Ce fruit, parlons-en. Pour saint Augustin, c’est par pur orgueil qu’Adam a bravé le commandement divin et mangé le fruit de l’arbre de la connaissance du bien et du mal. Il s’est volontairement « [détaché] du bien supérieur immuable », en se prenant pour le nombril du monde. Châtiment du péché originel : Adam et tous les hommes après lui sont devenus « [charnels] dans leur esprit ». Soit des créatures esclaves d’elles-mêmes, de penchants répréhensibles : la colère, la cupidité, la vantardise ou encore la libido, cette « excitation des parties honteuses du corps » qui « trouble l’homme tout entier ». Le Père de l’Église sait de quoi il parle : adolescent, raconte-t-il dans ses Confessions, il a connu un épisode de « folie sensuelle », traînant avec des compagnons dépravés et « [se roulant] avec eux dans la fange ». Même après sa conversion, il se dit toujours en proie aux tentations, comme celle de rechercher la vaine « gloriole ». Tel est le fardeau de la condition humaine, trop humaine : l’inclination et la lutte permanente contre les « désirs vicieux ». Cependant, et c’est là la manière de recouvrer sa liberté, la force du désir peut être contenue, mieux encore, infléchie.
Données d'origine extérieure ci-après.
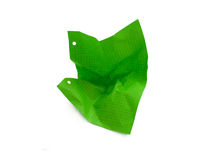 Crushed sheet of paper. Crushed sheet of green lined paper isolated Stock Image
Dans le mariage, par exemple, la libido est selon saint Augustin réfrénée et redirigée vers un objectif légitime, la procréation. L’amour désintéressé du prochain, la charité chrétienne, est quant à lui un détournement de l’égoïsme spontané. Mais le grand recentrement du désir ramène toujours à Dieu, qui est le Bien et la Vérité. Il en va d’un mouvement d’élévation au-dessus des contingences terrestres, mais aussi de plongée dans l’intériorité : dans les recoins de l’âme, Il apparaît comme ce qui me constitue – soi-même par un Autre. Ainsi, le désir brûle chez saint Augustin, il brûle toujours, mais il revient à l’homme de le faire migrer vers son lieu le plus aimable et aimant.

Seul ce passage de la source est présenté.